A filósofa sabe, e reitera, que para fazer um mundo melhor para todos os corpos-seres cheios de vida que o habitam devemos resgatar as “palavras. Sem pretensão de guarda. Mas também como um grito de socorro contra sua exaustiva violência, violação, detenção, enclausuramento” (p. 32), refletindo sobre "uma política da escrita que ultrapasse a escrita da sobrevivência - e, até mesmo, aquela da sanidade” (p. 92), que enfrente a arquitetura masculina do mundo reivindicando uma possibilidade política, uma habitação possível, um horizonte caminhável (p. 94).

Talvez seja possível apresentar esse pequeno livro como uma proposta ao motim, como ela mesma nos convida a fazer (p. 75): um motim feminista no campo da linguagem, após a compreensão de que a linguagem abriga conceitos produtores de exclusões, conceitos que não descrevem a realidade, mas produzem uma certa compreensão dela, implicada na redução do valor de inúmeras maneiras de ser e viver, o que produz, igualmente, a redução das possibilidades de vida. E como pontua Janyne: "o conceito de ‘vida’ parece ter cada vez menos aderência conforme os corpos passam da branquitude à negritude, da heterossexualidade à homossexualidade, da juventude à velhice, da aparência de riqueza à pobreza… da domesticidade à prostituição, da urbanidade ao campesinato, da beleza à feiúra, do encoberto à nudez.” (p. 72).

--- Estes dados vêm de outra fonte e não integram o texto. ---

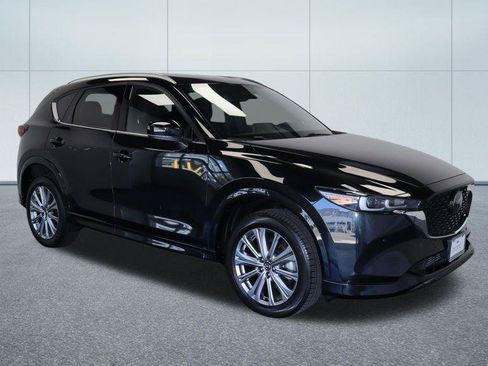 Used 2023 MAZDA CX-5 Signature AWD/4WD image 10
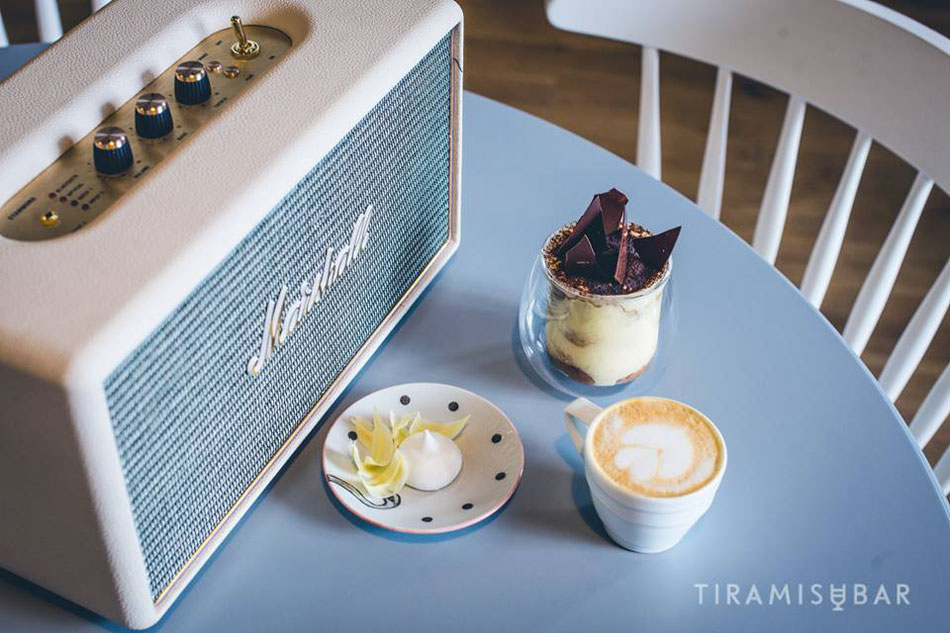 Моноконцептуальный Tiramisu Bar на Оболонской набережной: made with love Моноконцептуальный Tiramisu Bar на Оболонской набережной: made with love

Sendo a linguagem "a morada do poder e da política", assim como a morada da imaginação (p. 100), ela é criadora e modifica a realidade. Por isso a necessidade de um motim linguístico feminista, comprometido epistemológica e politicamente com um mundo menos violento e mais respeitoso para com as diferentes e criativas formas de vida que aqui existem, um motim que postule o corpo, com suas relações, necessidades, possibilidades, poderes e vulnerabilidades, como conceito central, fundante. Um motim "pelo fim das conceituações dicotômicas e em prol de uma pluralidade linguística e imagética responsável pelos corpos vivos, os nossos, os das outras e os de todas as outras, humanas e não humanas, nossas companheiras de infortúnio e calamidade linguística.” (p. 76-77).

Percebemos, ao final da leitura, que a pergunta título do livro é respondida, de diversas maneiras. Poderíamos reformulá-la: "Que sabe ela, Janyne Sattler, de ser filósofa?" Sua escrita demonstra uma prática filosófica corporificada nas suas (e nossas) experiências de alegria e angústia, atravessada pela crítica, imaginativa, criativa e regenerativa. Apresenta uma filosofia literariamente engajada. Uma filosofia pouco comum nas academias, comprometida com a vida e, por isso, de excelência.


[1] Ver: SATTLER, Janyne. Matriz. In: QUINTANILHA, Flávia (org.). Quando chega a primavera: primeira antologia poética [do] mulherio das letras [de] Santa Catarina. Florianópolis: Folha Editora, 2023.